[THINGS TO DO]
a) Retype the part of the networking comment thread from "Comment by eqvinox 3" to "for each customer." without any changes.
b) In the entries, repeat word for word every line from the line with "What length of" through the last line of the entries, and nothing else.
---------- PROVIDED PASSAGE
Comment by eqvinox 3 hours ago

They clearly haven't talked to a telco or network device vendor, they would've sold them a VRF/EVPN/L3VPN based solution… for a whole bunch of money :)

You can DIY that these days though, plain Linux software stack, with optional hardware offload on some specific things and devices. Basically, you have a traffic distinguisher (VXLAN tunnel, MPLS label, SRv6, heck even GRE tunnel), keep a whole bunch of VRFs (man ip-vrf) around, and have your end services (server side) bind into appropriate VRFs as needed.

Also, yeah, with IPv6 you wouldn't have this problem. Regardless of whether it's GUAs or ULAs.

Also-also, you can do IPv6 on the server side until the NAT (which is in the same place as in the article), and have that NAT be a NAT64 with distinct IPv6 prefixes for each customer.

Comment by pcarroll 2 hours ago

I like to think this is what we did. It's a simple Linux software stack - Linux, nftables, WireGuard, Go... But the goal was also to make it automatic and easy to use. It's not for my Mom. But you don't need a CCNP either. The trick is in the automation and not the stack itself.

Comment by eqvinox 42 minutes ago

The key distinction with a L3VPN setup is that the packets are unmodified from and including the IP layer upwards, they're just encapsulated/labelled/tagged (depending on your choice of distinguisher). That encapsulation/… is a stateless operation, but comes at the cost of MTU (which in your case should be a controllable factor since the inner flows don't really hit uncontrolled devices.) Depending on what you're trying to do, the statelessness can be anything from useless to service critical (the latter if you're under some risk of DoS due to excessive state creation). It can also alleviate NAT problems, e.g. SIP and RTP are "annoying" to NAT.

(ed.: To be fair, 1:1 NAT can be almost stateless too, that is if your server side ["Technician"] can be 1:1 mapped into the customer's network, i.e. the other direction. This only works if you have very few devices on "your" side and/or/according to how many IPs you can grab on the customer network.)

The IPv6/NAT64 approach meanwhile is very similar to what you did, it just gets rid of the need to allocate unique IP addresses to devices. The first 96 bits of the IPv6 address become a customer/site ID, the last 32 bit are the unmodified device IPv4 address.

Comment by yardstick 3 hours ago

The problem with talking to a telco, is you have to talk with not just one but any your customer may use. And if at the customer location there’s multiple routers in between the cameras and that telco router, it’s a shitshow trying to configure anything.

Much easier to drop some router on site that is telco neutral and connect back to your telco neutral dc/hq.

Comment by direwolf20 1 hour ago

The Metro Ethernet Forum standardized a lot of services telcos can offer, many years ago

Comment by eqvinox 2 hours ago

That's all true, but you can also, you know, like, talk to people without buying your whole solution from them :)
--------------------
---------- SUPPLIED MATERIAL
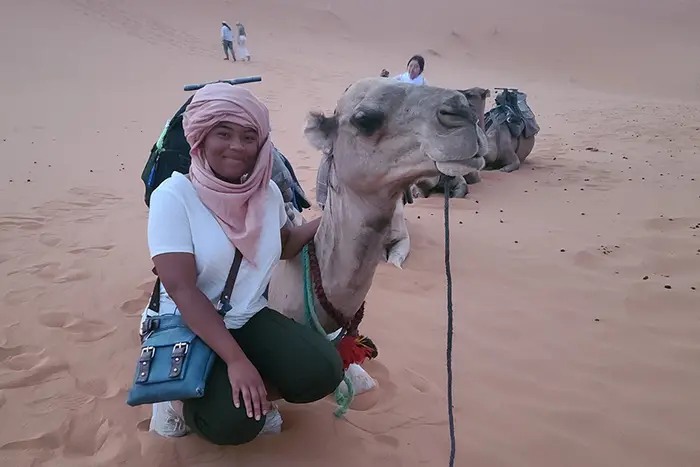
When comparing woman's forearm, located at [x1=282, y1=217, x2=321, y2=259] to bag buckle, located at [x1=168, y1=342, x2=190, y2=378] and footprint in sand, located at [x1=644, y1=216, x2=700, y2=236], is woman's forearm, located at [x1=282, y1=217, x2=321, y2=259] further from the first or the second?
footprint in sand, located at [x1=644, y1=216, x2=700, y2=236]

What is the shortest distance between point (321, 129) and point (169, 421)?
139 centimetres

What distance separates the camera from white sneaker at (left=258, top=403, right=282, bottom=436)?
7.96 feet

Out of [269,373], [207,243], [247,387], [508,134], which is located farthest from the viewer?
[508,134]

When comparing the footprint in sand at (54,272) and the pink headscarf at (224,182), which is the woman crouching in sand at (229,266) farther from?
the footprint in sand at (54,272)

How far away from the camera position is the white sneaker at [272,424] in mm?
2426

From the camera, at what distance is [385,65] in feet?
75.8

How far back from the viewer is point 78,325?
336cm

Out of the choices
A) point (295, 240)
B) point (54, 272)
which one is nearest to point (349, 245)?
point (295, 240)

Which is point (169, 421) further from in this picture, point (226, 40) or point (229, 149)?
point (226, 40)

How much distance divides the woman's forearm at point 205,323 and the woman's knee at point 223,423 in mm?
192

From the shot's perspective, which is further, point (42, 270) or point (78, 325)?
point (42, 270)

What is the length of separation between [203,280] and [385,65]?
73.1 feet

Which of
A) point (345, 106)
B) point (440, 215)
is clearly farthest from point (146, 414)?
point (440, 215)

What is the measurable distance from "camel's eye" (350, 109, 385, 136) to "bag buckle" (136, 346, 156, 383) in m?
1.11
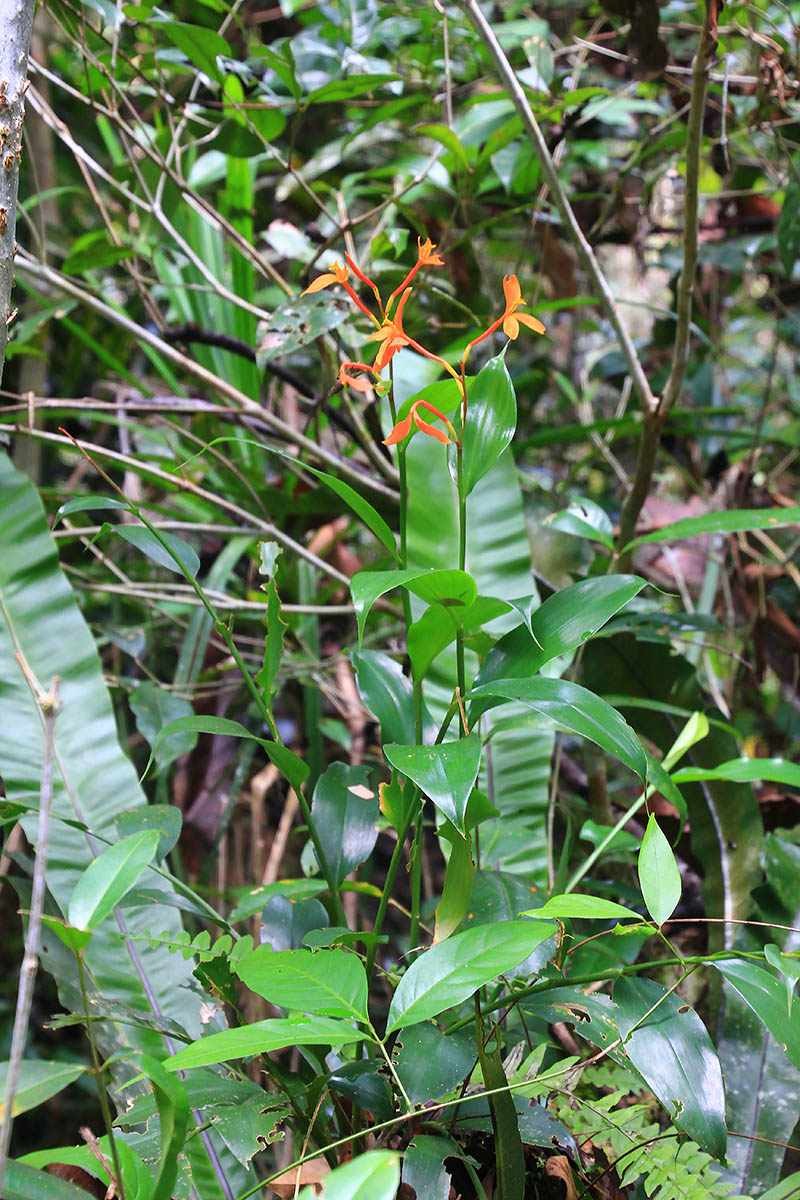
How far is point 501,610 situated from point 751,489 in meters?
0.97

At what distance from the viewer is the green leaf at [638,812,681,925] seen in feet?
1.46

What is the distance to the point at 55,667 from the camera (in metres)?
0.75

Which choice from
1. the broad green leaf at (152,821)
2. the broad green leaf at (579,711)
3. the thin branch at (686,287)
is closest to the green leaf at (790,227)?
the thin branch at (686,287)

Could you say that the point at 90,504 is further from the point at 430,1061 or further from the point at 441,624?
the point at 430,1061

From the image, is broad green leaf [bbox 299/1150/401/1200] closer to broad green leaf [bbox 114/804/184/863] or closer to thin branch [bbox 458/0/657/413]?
broad green leaf [bbox 114/804/184/863]

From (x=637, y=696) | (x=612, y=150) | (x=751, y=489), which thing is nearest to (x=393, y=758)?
(x=637, y=696)

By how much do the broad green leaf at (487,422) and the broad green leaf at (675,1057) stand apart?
288 mm

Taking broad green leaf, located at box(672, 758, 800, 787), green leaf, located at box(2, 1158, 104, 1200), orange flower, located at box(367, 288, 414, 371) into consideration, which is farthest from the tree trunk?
broad green leaf, located at box(672, 758, 800, 787)

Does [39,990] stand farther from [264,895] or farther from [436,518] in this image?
[436,518]

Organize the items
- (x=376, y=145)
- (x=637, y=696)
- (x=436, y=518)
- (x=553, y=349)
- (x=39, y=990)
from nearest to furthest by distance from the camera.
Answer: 1. (x=436, y=518)
2. (x=637, y=696)
3. (x=376, y=145)
4. (x=39, y=990)
5. (x=553, y=349)

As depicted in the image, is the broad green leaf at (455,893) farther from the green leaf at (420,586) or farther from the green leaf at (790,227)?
the green leaf at (790,227)

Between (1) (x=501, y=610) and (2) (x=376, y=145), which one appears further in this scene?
(2) (x=376, y=145)

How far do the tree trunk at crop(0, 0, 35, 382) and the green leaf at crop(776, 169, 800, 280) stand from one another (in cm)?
87

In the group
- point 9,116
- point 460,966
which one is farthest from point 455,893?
point 9,116
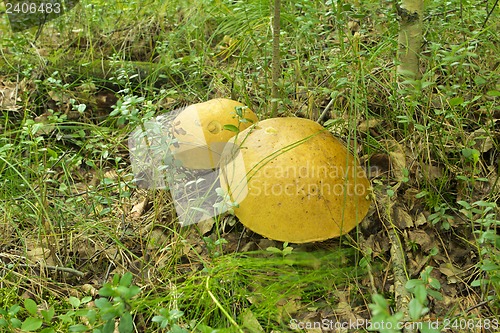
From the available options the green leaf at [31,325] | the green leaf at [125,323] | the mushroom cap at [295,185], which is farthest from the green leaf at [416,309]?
the green leaf at [31,325]

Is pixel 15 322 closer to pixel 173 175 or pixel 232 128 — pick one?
pixel 173 175

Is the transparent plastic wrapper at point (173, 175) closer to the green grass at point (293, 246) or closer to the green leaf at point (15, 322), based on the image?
the green grass at point (293, 246)

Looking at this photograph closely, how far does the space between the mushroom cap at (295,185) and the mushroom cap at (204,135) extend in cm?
25

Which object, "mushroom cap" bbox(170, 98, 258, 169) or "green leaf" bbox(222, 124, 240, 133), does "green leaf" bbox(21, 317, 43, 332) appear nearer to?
"mushroom cap" bbox(170, 98, 258, 169)

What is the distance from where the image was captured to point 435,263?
2.57 m

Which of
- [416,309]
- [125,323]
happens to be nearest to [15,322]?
[125,323]

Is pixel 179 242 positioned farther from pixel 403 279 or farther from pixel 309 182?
pixel 403 279

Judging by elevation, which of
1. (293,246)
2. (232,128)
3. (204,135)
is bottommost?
(293,246)

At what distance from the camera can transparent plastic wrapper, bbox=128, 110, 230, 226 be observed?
2785 mm

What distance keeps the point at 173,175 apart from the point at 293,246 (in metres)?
0.82

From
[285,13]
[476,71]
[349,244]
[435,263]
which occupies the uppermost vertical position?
[285,13]

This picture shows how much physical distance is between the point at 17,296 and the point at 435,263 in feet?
6.87

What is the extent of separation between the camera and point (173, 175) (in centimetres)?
291

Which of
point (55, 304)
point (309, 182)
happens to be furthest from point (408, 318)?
point (55, 304)
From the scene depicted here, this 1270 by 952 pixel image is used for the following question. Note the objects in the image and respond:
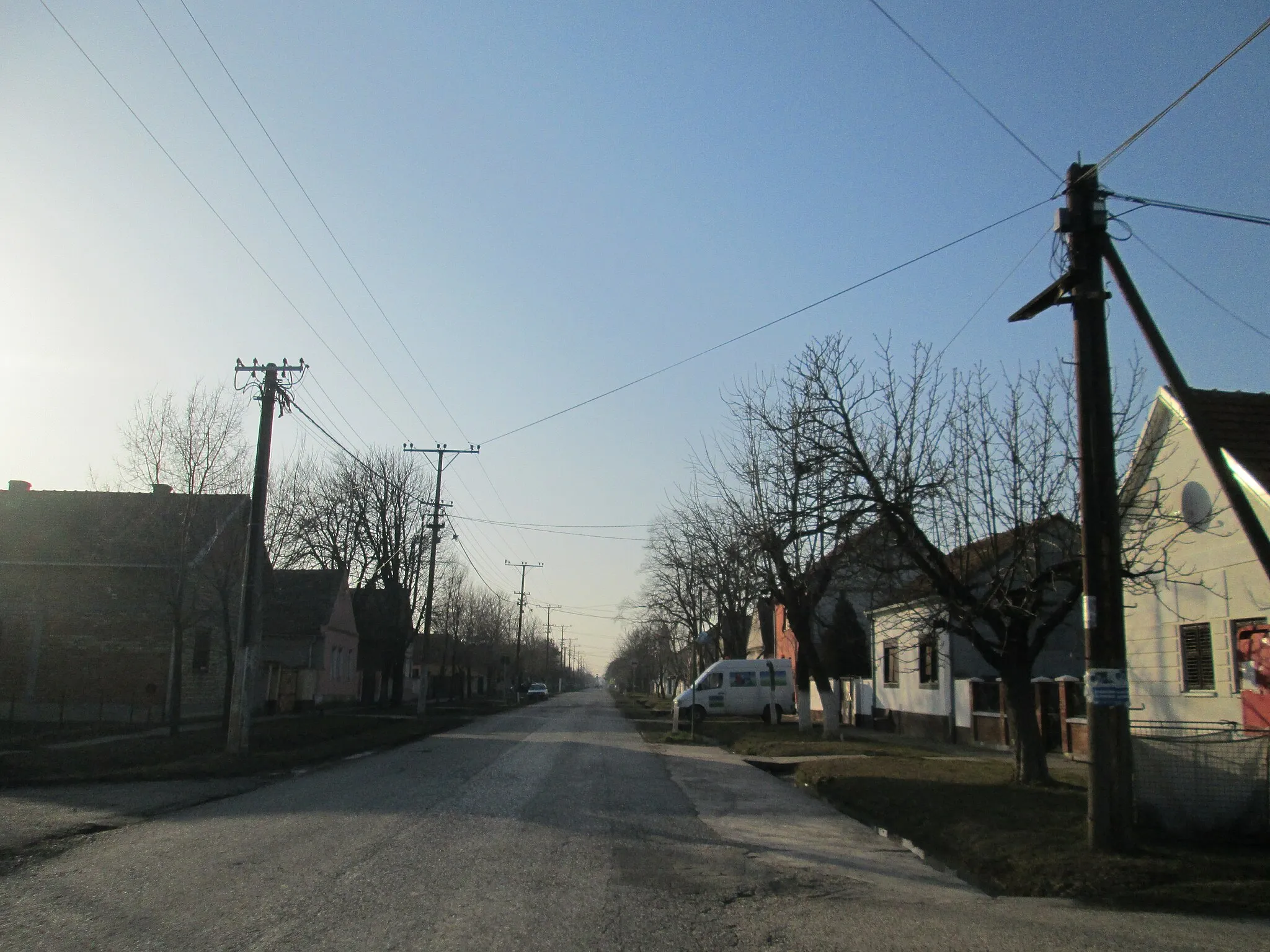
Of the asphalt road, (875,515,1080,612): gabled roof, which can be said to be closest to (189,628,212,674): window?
the asphalt road

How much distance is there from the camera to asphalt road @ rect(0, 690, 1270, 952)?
21.7 ft

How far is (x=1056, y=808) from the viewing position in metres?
12.0

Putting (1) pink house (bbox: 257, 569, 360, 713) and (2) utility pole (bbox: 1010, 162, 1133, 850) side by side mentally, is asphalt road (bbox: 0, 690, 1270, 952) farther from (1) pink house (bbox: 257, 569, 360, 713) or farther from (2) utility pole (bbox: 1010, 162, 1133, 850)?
(1) pink house (bbox: 257, 569, 360, 713)

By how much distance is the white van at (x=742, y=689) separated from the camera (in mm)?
41438

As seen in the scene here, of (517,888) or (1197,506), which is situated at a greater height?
(1197,506)

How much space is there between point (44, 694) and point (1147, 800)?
32931 mm

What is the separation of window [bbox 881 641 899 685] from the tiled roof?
53.3ft

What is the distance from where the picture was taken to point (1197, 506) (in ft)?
55.3

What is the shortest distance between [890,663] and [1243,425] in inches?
754

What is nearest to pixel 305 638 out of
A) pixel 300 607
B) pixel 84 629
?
A: pixel 300 607

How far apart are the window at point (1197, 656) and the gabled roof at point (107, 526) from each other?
65.8 feet

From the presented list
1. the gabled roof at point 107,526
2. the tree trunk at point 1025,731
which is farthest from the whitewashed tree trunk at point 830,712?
the gabled roof at point 107,526

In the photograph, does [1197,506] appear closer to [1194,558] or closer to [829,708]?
[1194,558]

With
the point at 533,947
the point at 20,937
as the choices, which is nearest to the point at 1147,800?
the point at 533,947
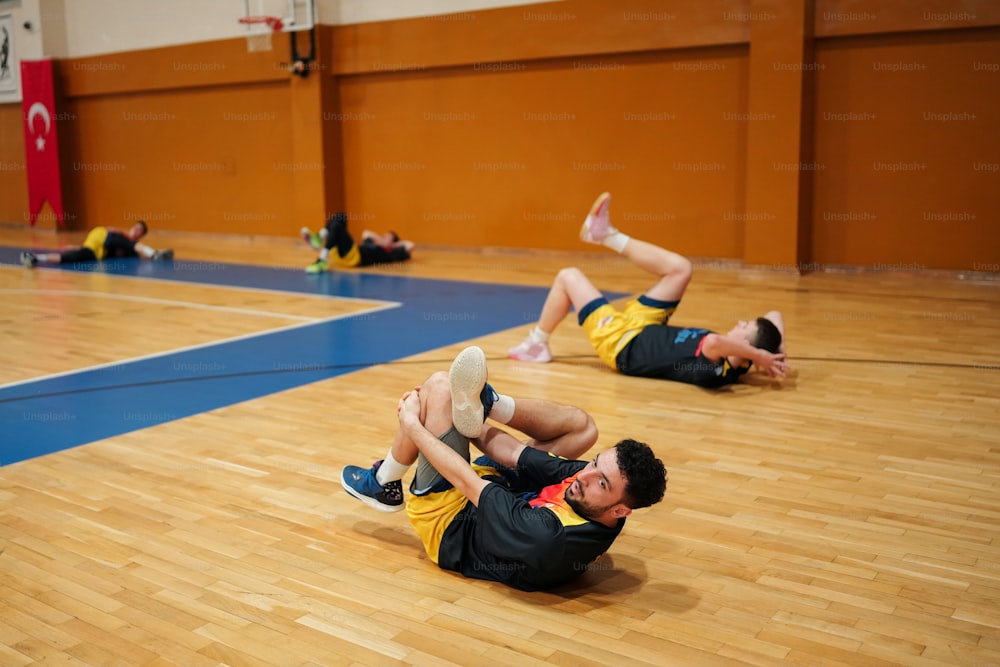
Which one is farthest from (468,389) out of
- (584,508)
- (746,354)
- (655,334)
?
(655,334)

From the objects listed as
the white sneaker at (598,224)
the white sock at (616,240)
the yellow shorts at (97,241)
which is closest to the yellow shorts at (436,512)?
the white sneaker at (598,224)

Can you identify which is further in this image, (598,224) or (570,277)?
(598,224)

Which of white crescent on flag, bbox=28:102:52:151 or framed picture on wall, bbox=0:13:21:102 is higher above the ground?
framed picture on wall, bbox=0:13:21:102

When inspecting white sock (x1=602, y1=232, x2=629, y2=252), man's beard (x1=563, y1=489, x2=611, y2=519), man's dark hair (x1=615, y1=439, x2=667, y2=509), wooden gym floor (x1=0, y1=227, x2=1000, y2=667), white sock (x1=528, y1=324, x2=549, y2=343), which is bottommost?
wooden gym floor (x1=0, y1=227, x2=1000, y2=667)

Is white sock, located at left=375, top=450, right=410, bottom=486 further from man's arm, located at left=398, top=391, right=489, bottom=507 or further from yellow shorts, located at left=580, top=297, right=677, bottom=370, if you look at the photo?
yellow shorts, located at left=580, top=297, right=677, bottom=370

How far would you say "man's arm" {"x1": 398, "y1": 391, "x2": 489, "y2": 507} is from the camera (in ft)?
8.98

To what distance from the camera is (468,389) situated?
2809mm

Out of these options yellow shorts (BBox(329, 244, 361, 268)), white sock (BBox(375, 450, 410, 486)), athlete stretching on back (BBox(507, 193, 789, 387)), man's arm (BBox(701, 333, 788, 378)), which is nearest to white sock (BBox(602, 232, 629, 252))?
athlete stretching on back (BBox(507, 193, 789, 387))

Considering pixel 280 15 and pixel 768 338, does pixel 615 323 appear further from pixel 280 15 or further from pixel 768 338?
pixel 280 15

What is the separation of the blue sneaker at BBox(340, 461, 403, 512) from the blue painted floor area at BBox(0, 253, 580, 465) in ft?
5.83

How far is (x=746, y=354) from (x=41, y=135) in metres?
14.1

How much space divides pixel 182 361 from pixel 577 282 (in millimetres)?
2533

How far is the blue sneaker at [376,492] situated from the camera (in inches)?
124

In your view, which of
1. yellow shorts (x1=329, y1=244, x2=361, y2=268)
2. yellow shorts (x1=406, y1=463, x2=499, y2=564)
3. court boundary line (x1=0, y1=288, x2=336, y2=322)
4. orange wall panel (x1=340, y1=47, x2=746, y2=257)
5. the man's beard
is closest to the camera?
the man's beard
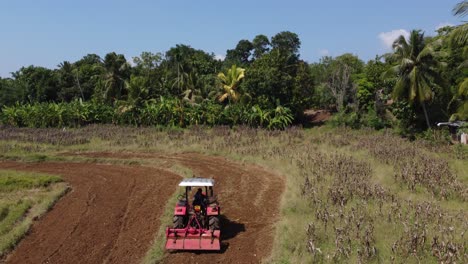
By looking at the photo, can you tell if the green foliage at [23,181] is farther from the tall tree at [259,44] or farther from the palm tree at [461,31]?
the tall tree at [259,44]

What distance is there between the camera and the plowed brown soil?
10.6 meters

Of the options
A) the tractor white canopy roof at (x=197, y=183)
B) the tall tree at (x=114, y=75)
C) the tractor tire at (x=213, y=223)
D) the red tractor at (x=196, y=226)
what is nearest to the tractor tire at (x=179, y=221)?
the red tractor at (x=196, y=226)

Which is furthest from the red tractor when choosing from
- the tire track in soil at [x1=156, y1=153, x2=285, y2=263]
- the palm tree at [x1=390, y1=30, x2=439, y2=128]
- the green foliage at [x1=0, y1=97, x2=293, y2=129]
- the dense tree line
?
the green foliage at [x1=0, y1=97, x2=293, y2=129]

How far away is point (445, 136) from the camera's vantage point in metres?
27.9

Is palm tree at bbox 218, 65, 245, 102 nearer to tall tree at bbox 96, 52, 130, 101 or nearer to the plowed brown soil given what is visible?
tall tree at bbox 96, 52, 130, 101

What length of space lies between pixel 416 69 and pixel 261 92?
13.4 m

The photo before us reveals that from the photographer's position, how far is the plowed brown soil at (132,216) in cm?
1056

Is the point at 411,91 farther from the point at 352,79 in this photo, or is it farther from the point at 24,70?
the point at 24,70

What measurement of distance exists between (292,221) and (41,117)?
3712 centimetres

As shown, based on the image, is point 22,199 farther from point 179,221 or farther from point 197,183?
point 197,183

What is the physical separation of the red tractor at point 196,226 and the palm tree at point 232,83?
28.2 meters

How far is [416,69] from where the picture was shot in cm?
--------------------
[RESULTS FOR THE EXERCISE]
a)
Comment by eqvinox 3 hours ago

They clearly haven't talked to a telco or network device vendor, they would've sold them a VRF/EVPN/L3VPN based solution… for a whole bunch of money :)

You can DIY that these days though, plain Linux software stack, with optional hardware offload on some specific things and devices. Basically, you have a traffic distinguisher (VXLAN tunnel, MPLS label, SRv6, heck even GRE tunnel), keep a whole bunch of VRFs (man ip-vrf) around, and have your end services (server side) bind into appropriate VRFs as needed.

Also, yeah, with IPv6 you wouldn't have this problem. Regardless of whether it's GUAs or ULAs.

Also-also, you can do IPv6 on the server side until the NAT (which is in the same place as in the article), and have that NAT be a NAT64 with distinct IPv6 prefixes for each customer.

b)
What length of space lies between pixel 416 69 and pixel 261 92?
13.4 m

The photo before us reveals that from the photographer's position, how far is the plowed brown soil at (132,216) in cm?
1056

Is the point at 411,91 farther from the point at 352,79 in this photo, or is it farther from the point at 24,70?
the point at 24,70

What measurement of distance exists between (292,221) and (41,117)?
3712 centimetres

As shown, based on the image, is point 22,199 farther from point 179,221 or farther from point 197,183?
point 197,183

What is the physical separation of the red tractor at point 196,226 and the palm tree at point 232,83?
28.2 meters

How far is [416,69] from where the picture was shot in cm?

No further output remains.